‘Mr Pont, may I introduce you to Miss Austen?’
The original of this odd work of art, and many others, are to be seen at the Cartoon Gallery in Little Russell Street, a delightful place not well enough known to those who relish the arts. This display of Pont’s work is well served by a magnificent catalogue, which reproduces all the drawings on display, and more, with an admirable accuracy and polish, so that none of the crucial details are lost. Pont was a man who, superficially, the gods appeared to love. He was an only son of a well-off family in Newcastle-on-Tyne, his father running a successful painting and decorating business. He grew up tall and exceptionally good-looking, and on a horse was a commanding figure. His talents as a draughtsman and a coiner of jokes appear to have evolved naturally and effortlessly and with a sparkling flourish, so that the ideas tumbled out ceaselessly, though Pont like all professional humorists had a terror of running out of them. He must have seemed an amazing figure of grace and skill when he first walked into the grey Punch offices in Bouverie Street. Alas, he was not what he seemed, this handsome paragon. Even as a child he had suffered from a tubercular kidney. Much of his life was spent, like the girls from the Chalet School, in the high, dry air of the Tyrol. He seemed always, if faintly, under sentence of death, though its execution was delayed until the second winter of the war when polio carried him off. Today medical science would have saved him for a ripe old age.
As it was, he completed over 400 cartoons and a host of smaller drawings and sketches, virtually all of high quality and many deserving close study. His series on the British character are the most famous and made him a celebrity even while he still lived: more than a celebrity, indeed — somebody much loved and treasured. The amount of skill that went into his work is phenomenal. One drawing shows a working-class couple in their kitchen with their eight children playing uproariously, the ceiling hung high with drying clothes, the wife reading the gossip column: ‘I see the Shippley-Melvilles are staying in their villa at Juan-les-Pins.’ To which the husband, who has his cap on but removes his pipe to speak, replies: ‘Funny! I thought it was Cannes.’ The organisation of this complex drawing is high art. So too is the beautiful design of a Tube in the rush hour in the British Character series, entitled Patience in Adversity. The intertwining of the squashed figures, and the counterpoint of resignation, stoicism and irritation on their faces, took some doing. I also recommend close inspection of another item in the British Character series, showing a big dinner party and entitled Absence of the Gift of Conversation. This tells 12 admirable little stories.

============

Answer these from the piece on Pont's cartoons:
1. In what city did Pont's father run his painting and decorating business?
2. What disease killed Pont?
3. What title does the British Character drawing of a Tube in the rush hour carry?

→ Dataset excerpts:
============

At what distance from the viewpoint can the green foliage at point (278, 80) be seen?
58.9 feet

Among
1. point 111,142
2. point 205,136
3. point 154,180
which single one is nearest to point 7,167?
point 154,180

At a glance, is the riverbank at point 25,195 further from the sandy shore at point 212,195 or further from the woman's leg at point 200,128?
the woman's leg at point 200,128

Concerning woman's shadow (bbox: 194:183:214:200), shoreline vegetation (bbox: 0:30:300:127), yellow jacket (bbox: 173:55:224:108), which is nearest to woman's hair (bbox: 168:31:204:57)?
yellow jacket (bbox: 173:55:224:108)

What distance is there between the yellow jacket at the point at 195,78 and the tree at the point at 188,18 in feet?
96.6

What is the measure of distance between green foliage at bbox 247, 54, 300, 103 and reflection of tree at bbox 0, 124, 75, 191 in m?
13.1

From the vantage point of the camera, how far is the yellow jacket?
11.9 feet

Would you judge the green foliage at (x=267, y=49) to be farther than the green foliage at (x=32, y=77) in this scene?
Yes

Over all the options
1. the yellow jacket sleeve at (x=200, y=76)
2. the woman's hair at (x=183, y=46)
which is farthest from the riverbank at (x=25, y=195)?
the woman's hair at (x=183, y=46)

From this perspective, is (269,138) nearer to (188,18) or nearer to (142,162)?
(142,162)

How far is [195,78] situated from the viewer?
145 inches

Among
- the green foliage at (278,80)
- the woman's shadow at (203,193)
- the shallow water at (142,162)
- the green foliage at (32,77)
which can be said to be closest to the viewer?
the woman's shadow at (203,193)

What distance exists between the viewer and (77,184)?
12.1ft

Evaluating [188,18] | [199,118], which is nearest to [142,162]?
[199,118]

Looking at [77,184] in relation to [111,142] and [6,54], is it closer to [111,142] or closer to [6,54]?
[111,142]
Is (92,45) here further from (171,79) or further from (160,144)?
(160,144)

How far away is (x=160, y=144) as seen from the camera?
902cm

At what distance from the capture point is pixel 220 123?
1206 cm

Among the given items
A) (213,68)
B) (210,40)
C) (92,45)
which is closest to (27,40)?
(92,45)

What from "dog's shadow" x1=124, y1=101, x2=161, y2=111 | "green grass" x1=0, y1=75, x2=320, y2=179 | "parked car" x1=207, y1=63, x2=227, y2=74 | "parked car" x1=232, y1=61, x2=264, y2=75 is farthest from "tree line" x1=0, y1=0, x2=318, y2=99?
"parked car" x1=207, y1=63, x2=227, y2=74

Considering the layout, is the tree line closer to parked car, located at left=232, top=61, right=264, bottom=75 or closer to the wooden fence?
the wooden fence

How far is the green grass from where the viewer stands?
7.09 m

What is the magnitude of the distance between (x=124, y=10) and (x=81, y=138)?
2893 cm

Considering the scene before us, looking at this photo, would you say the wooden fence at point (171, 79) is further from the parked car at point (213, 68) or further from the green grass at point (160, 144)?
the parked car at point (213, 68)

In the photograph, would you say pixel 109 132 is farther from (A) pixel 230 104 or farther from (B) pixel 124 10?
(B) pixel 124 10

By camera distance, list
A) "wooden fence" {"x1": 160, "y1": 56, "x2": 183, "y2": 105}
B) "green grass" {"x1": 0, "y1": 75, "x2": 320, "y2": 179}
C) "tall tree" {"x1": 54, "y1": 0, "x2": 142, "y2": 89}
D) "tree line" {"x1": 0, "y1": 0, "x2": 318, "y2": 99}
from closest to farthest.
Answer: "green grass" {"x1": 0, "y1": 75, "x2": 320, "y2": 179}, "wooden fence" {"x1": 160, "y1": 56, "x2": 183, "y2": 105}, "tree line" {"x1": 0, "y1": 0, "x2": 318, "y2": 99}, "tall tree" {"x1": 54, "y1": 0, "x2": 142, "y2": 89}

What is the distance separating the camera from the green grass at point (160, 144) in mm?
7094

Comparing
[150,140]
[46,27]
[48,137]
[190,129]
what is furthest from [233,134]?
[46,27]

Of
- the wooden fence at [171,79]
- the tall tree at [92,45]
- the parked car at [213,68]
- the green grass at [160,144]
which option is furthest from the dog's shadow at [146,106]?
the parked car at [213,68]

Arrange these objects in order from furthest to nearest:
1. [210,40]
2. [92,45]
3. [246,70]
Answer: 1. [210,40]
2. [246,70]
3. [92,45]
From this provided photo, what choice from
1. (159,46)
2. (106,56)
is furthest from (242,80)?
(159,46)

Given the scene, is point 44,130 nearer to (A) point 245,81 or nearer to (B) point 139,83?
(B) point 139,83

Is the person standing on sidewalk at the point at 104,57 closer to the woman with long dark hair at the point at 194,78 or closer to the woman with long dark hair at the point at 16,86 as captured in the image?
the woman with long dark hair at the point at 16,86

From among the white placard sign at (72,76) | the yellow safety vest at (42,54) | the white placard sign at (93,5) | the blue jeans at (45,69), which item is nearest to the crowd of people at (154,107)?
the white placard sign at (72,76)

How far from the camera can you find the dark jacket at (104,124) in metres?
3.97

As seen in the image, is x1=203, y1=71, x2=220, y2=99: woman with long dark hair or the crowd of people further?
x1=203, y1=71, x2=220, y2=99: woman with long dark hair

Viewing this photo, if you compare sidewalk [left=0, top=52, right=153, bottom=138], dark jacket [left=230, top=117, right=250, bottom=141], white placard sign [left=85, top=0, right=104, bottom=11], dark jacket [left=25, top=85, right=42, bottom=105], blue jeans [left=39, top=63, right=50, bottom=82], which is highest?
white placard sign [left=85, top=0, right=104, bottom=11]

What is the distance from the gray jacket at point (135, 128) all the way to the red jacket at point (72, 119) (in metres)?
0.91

============

→ Output for this exercise:
1. Newcastle-on-Tyne
2. Polio
3. Patience in Adversity